# Dublin to las Vegas- direct flight?



## larry1 (25 Sep 2006)

Anyone know if there is a direct flight service from Dublin to Las Vegas? Or if not, what is the shortest flying time option?

Cheers


----------



## gocall01 (25 Sep 2006)

I believe that the quickest route maybe be Dublin-Gatwick; Gatwick-Las Vegas.
The Gatwick-Las Vegas flight is with Virgin and is direct.
I think this is still operational anyway, not sure it is the quickest, but probably.


----------



## DirtyH2O (25 Sep 2006)

There isn't one. Your qiuckest option is via JFK or another NY airport direct from Dublin although not necessarily the best quality inflight option. Personally I don't like flying via London due to the extra travel time, clearing immigration in the US rather than in Dublin can be very slow at times and I have bad memories on the return trips of hanging around Heathrow for a few hours from 6 or 7am waiting for a connection to Dublin.


----------



## Ceepee (25 Sep 2006)

§ **Dataset rows**:
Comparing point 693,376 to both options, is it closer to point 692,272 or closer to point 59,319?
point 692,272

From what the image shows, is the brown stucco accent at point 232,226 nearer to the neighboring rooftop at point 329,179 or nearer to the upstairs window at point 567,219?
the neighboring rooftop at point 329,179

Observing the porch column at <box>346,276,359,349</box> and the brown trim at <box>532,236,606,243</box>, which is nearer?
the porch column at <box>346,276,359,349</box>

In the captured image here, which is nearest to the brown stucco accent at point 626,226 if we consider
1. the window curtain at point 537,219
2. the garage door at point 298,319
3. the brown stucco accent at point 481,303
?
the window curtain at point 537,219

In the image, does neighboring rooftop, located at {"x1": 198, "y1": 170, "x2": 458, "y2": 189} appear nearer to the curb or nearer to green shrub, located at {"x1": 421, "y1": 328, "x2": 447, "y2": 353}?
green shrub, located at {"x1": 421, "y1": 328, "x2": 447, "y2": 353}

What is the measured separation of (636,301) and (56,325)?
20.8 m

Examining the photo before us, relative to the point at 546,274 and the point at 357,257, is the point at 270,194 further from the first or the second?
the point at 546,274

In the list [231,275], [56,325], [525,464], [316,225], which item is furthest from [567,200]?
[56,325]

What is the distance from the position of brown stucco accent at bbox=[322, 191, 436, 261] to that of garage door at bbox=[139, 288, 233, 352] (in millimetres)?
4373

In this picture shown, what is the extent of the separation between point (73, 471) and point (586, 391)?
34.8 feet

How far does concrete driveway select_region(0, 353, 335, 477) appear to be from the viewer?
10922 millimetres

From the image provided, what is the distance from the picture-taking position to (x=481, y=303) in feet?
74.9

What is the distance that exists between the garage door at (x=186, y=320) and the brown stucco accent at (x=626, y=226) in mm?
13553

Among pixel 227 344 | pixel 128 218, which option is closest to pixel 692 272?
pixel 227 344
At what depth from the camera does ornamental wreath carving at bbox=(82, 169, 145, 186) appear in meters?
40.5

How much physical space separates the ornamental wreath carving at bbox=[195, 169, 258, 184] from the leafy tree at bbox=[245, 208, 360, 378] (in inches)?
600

§ **Things to do**:
1. In the Dublin to Las Vegas flight thread, which airline runs the direct flight from Gatwick to Las Vegas?
2. Go on with the Dublin to Las Vegas flight thread from where it stops.

§ **The results**:
1. Virgin

2.
Dublin-Newark-Las Vegas with Continental is a good option, as you go through US Immigration in Dublin - big advantage, avoiding the huge queues at international arrivals in the US.  However, I think you have to have a North American address to book on Continental's website (at least you used to) so you might have to price through a travel agent or online intermediary such as Expedia.


----------



## sharecarer (25 Sep 2006)

Why don't you try Aer Lingus Dublin - LA and then on to Las Vegas


----------



## gar123 (25 Sep 2006)

just starting to plan honeymoon for next year and might look at fly into la and drive a mustang down to vegas!


----------



## TurkeyBurger (25 Sep 2006)

I was in Vegas at the start of the month and went Dublin - Manchester - Vegas. Wasn't bad at all, Manchester airport is small enough to get through fairly fast, none of the long delays that you would normally associate with London and €0.49 for DUB-MAN with RyanAir.

(I might have just got a good day in Manchester airport!)


----------



## tiger (25 Sep 2006)

sites like ebookers.ie or amadeus.net should give you most of the options available and also show the trip duration.


----------



## emul (26 Sep 2006)

I have gone there 3 times and each time gone from Dublin to LA with Aer Lingus and with Southwest from LA to Vegas (about 55 min's). It's always good to to clear US immigration here and get the long haul part over in one go. 

Other's I know have driven from LA to Vegas (about 4 hours) which they enjoyed in a convertible..

Eoin


----------



## z105 (27 Sep 2006)

Or America West from LA to Las Vegas. Much easier to clear immigration here, its about 11 hours to LA and about 1 hour to Las Vegas.


----------



## z105 (4 Oct 2006)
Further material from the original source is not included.